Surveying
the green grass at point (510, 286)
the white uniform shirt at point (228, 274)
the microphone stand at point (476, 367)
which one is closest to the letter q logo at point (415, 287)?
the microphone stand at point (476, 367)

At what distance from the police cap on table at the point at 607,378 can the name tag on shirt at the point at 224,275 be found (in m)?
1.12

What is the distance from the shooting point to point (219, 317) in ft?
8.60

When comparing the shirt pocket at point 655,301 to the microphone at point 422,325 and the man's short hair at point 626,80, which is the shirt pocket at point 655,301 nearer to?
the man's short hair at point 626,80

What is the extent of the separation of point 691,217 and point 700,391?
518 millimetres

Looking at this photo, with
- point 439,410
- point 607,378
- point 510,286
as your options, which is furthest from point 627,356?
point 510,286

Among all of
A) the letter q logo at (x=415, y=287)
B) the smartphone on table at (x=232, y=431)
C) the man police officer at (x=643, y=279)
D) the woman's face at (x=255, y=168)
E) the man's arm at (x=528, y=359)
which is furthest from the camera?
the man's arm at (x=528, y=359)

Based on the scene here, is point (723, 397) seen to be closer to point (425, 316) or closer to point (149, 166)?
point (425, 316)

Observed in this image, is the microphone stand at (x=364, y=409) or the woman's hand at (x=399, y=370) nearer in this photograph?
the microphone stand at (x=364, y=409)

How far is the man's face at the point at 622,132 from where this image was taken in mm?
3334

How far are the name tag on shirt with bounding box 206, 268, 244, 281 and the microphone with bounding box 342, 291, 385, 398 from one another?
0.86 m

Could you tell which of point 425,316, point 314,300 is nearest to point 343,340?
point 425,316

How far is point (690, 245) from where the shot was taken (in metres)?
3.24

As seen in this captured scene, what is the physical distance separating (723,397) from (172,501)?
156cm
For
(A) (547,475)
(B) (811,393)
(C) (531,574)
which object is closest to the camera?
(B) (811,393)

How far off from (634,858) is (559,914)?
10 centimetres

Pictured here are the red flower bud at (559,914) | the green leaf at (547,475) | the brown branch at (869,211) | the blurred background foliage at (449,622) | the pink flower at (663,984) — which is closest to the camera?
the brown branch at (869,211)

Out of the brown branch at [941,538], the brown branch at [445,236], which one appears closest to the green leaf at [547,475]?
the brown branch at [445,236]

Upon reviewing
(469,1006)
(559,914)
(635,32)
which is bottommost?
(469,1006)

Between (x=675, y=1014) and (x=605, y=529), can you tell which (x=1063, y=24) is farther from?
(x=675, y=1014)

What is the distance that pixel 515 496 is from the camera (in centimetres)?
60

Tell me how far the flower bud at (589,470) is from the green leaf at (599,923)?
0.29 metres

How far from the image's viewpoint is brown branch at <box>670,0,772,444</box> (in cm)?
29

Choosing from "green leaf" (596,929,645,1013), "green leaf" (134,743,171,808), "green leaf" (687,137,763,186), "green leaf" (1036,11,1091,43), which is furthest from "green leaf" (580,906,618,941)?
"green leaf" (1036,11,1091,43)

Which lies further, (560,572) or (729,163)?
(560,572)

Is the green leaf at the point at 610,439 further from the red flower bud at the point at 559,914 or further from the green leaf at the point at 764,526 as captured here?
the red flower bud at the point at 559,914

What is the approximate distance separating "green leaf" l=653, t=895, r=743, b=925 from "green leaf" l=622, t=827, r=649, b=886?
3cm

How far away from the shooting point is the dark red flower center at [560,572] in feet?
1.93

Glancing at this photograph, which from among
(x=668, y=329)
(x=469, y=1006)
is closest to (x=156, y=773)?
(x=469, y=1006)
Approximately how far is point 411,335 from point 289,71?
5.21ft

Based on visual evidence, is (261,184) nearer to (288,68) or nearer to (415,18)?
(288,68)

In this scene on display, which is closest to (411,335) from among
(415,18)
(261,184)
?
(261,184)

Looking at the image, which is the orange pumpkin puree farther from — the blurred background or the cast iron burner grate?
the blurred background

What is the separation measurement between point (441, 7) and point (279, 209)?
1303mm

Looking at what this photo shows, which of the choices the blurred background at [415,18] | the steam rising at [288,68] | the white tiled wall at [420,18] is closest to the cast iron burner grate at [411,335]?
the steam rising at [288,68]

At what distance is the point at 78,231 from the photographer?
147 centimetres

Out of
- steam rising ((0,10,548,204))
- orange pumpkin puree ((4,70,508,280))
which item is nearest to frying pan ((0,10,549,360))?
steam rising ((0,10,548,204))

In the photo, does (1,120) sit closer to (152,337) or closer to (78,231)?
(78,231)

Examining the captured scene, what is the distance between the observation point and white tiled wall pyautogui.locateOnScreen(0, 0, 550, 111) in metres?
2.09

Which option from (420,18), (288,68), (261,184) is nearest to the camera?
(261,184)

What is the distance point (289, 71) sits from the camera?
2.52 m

*****

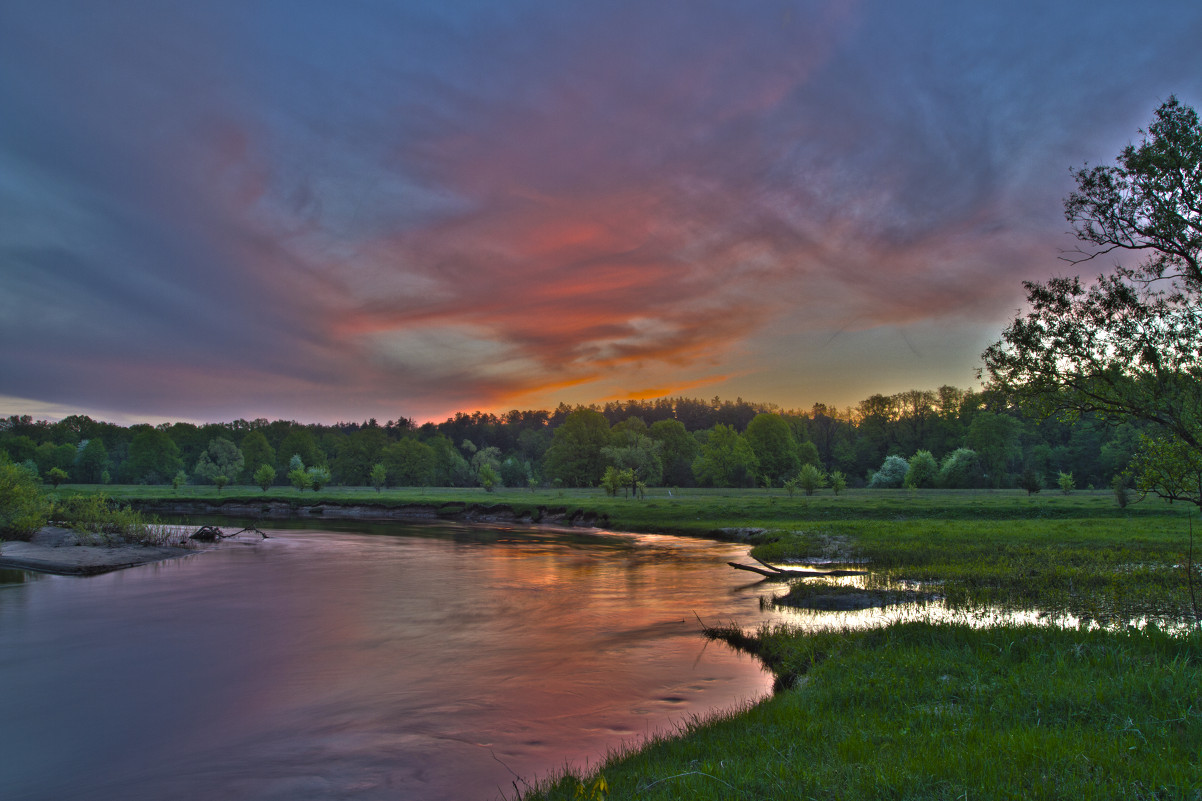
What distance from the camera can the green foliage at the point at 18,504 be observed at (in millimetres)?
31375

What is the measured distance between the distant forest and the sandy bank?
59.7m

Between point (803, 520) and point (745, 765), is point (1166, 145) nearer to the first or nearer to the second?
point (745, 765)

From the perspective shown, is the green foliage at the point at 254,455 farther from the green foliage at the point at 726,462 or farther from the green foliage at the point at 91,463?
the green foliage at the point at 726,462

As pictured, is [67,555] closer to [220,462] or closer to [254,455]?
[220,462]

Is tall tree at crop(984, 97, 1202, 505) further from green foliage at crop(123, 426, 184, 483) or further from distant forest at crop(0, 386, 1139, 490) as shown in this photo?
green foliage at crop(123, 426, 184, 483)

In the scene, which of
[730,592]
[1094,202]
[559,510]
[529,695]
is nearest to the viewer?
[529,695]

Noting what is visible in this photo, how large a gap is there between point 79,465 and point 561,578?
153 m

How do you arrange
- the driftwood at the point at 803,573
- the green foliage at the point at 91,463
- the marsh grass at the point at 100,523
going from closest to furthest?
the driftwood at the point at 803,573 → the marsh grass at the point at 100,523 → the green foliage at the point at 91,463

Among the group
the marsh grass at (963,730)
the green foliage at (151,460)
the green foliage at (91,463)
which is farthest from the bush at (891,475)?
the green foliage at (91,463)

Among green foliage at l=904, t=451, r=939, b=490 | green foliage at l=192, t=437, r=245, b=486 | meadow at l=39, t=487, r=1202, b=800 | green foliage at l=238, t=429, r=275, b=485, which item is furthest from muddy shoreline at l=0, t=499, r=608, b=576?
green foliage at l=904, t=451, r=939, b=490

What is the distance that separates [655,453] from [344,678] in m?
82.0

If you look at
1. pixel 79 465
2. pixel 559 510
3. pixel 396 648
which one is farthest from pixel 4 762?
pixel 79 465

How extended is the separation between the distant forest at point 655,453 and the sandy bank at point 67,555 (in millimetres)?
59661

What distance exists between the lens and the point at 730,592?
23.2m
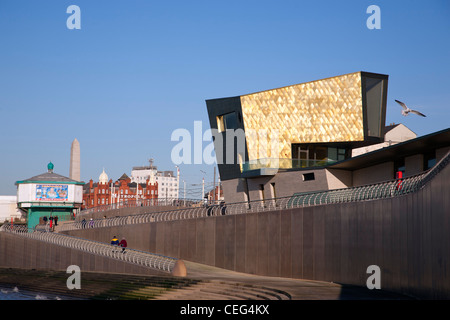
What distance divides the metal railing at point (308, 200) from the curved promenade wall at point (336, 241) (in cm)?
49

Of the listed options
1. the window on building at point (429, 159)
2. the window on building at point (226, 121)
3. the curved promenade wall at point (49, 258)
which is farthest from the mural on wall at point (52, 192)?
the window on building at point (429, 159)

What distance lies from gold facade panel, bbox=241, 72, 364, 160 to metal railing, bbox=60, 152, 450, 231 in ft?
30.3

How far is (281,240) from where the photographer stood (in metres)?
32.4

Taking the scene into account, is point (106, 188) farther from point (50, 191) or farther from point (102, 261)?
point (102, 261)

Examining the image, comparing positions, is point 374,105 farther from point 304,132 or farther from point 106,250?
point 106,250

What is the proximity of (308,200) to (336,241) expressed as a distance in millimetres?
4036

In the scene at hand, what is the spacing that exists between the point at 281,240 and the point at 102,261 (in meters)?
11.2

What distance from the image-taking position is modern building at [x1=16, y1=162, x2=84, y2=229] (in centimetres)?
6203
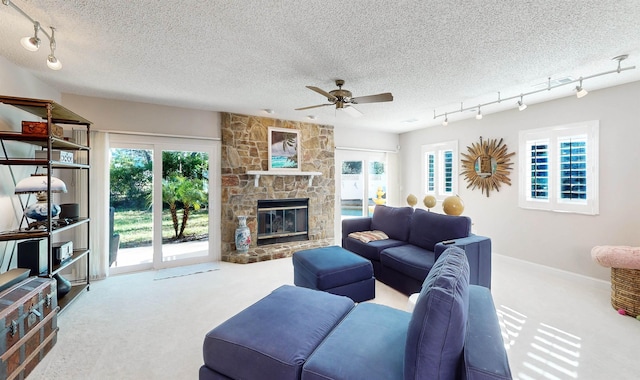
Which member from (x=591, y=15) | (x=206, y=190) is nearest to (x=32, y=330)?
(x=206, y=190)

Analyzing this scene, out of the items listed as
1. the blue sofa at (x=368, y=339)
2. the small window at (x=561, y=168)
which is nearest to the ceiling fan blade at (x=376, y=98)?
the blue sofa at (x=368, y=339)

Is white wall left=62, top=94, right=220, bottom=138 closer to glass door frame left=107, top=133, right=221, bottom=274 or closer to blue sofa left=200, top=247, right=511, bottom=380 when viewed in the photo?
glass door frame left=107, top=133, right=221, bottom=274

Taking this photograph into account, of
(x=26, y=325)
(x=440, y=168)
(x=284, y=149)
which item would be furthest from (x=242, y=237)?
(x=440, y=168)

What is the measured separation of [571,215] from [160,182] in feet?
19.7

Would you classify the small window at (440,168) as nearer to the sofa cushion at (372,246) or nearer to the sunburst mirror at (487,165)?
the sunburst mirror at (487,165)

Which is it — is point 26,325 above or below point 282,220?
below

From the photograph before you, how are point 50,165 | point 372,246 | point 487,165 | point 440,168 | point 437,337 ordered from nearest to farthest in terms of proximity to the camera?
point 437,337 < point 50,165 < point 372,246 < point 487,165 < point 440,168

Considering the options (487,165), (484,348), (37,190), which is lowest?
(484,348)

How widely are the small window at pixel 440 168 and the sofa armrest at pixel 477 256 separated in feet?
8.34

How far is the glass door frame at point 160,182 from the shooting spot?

*****

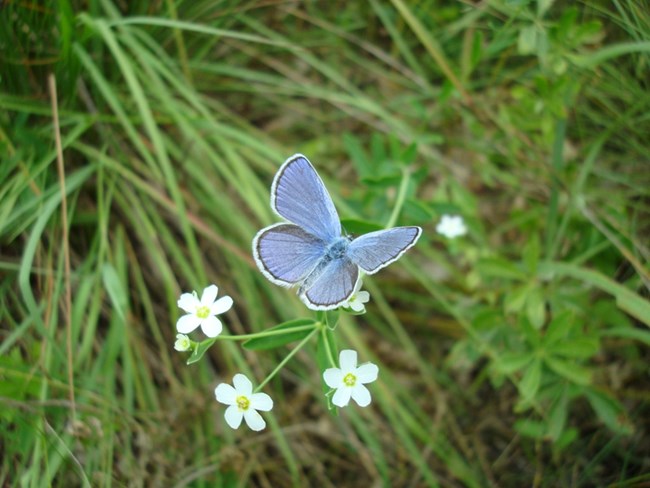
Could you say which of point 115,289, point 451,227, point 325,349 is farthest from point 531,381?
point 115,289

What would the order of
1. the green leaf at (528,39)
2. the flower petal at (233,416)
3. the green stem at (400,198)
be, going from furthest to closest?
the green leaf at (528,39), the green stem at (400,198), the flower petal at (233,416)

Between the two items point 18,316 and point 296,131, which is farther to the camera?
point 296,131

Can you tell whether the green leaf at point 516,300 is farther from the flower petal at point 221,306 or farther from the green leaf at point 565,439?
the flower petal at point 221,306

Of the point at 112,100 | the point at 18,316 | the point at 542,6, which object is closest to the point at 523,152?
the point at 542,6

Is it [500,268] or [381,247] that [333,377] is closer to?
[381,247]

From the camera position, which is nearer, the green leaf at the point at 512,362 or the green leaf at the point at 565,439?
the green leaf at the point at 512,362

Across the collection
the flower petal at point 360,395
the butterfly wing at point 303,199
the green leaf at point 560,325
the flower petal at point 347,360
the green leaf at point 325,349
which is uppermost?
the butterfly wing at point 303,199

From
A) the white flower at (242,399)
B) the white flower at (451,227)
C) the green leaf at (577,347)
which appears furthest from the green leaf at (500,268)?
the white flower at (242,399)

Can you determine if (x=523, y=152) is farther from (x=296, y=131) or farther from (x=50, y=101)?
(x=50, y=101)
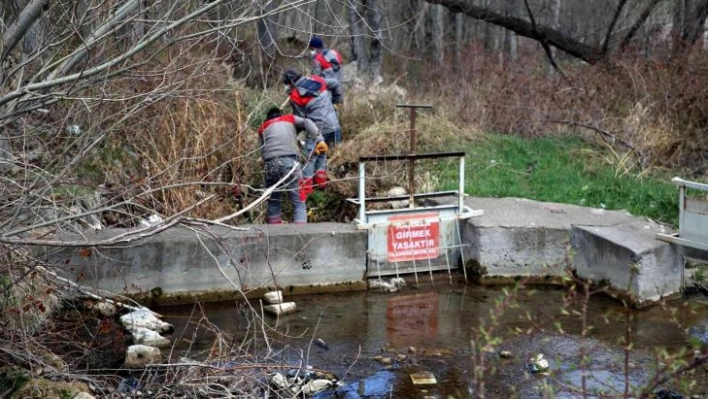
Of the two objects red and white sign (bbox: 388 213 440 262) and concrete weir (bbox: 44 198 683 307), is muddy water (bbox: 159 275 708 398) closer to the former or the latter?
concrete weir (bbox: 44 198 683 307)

*****

> Given request
Find every row above that contains the word "blue" and copy each of those rows in full. Case counts, so a match must use the same capital and small letters.

> Reply
1. the blue sofa at (x=368, y=339)
the blue sofa at (x=368, y=339)
Is white wall left=62, top=94, right=220, bottom=138 closer to glass door frame left=107, top=133, right=221, bottom=274 or closer to blue sofa left=200, top=247, right=511, bottom=380 when viewed in the photo?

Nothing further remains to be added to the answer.